We did not use the derivative decorator when constructing the dJ function.
The derivative decorator is optional, but has a key impact on functionality:
a function wrapped with the `derivative_dec` will return a gradient array
with respect to all dofs, as opposed to a Derivative object. This is useful for numerical
optimization purposes where the full gradient is used, rather than partial derivatives.
ex:
gradient = self.dJ()
"""
@derivative_dec
def dJ(self):
return self.partial_derivatives()
Evaluating the objective and gradient is easy. As described above, we have two methods for
compute derivatives: dJ and partial_derivatives. dJ computes
the gradient with respect to all free DOFS, while partial_derivatives computes partial derivatives
with respect to parent Optimizable objects.
obj = MyCustomObjective(bs=bs, surf=surf)
# objective value
print(obj.J())
# gradient w.r.t all free dofs
print(obj.dJ())
# partials
partials = obj.partial_derivatives()
dJ_by_dsurf = partials(surf)
dJ_by_dbs = partials(bs)
print(dJ_by_dsurf) # partial
print(dJ_by_dbs) # partial
We can check that the derivatives are correct using finite differences.

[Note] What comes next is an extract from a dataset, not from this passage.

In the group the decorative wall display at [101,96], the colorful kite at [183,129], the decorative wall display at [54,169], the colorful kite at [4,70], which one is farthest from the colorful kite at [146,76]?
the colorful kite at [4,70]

# check derivative w.r.t. surface dofs w/ finite difference
obj.unfix_all()
bs.fix_all()
x = obj.x
def fun(x):
surf.x = x
return obj.J()
dJ_by_dsurf_fd = approx_fprime(x, fun, epsilon=1e-7)
print('surf dof finite difference error', np.max(np.abs(dJ_by_dsurf_fd - dJ_by_dsurf)))
# check derivative w.r.t. coil dofs w/ finite difference
obj.unfix_all()
surf.fix_all()
x = obj.x
def fun(x):
bs.x = x
return obj.J()
dJ_by_dbs_fd = approx_fprime(x, fun, epsilon=1e-6)
print('coil dof finite difference error', np.max(np.abs(dJ_by_dbs_fd - dJ_by_dbs)))
This tutorial covered the basic functionality of the Derivative class, but don’t forget that there
are additional features that could be useful.
For example, if two optimizable objects are added together, the dJ() methods will automatically be summed.
e.g. obj1 + 5*obj2 will return a new Optimizable object with the dJ() method equal to obj1.dJ() + 5*obj2.dJ().
Furthermore, another Optimizable object dependent on this one could use this dJ() method as part of its own gradient computation,
similar to how we used the B_vjp() method from the BiotSavart object.
Derivatives are implemented all over SIMSOPT. For more examples, see the SquaredFlux class, or the
BoozerSurface class.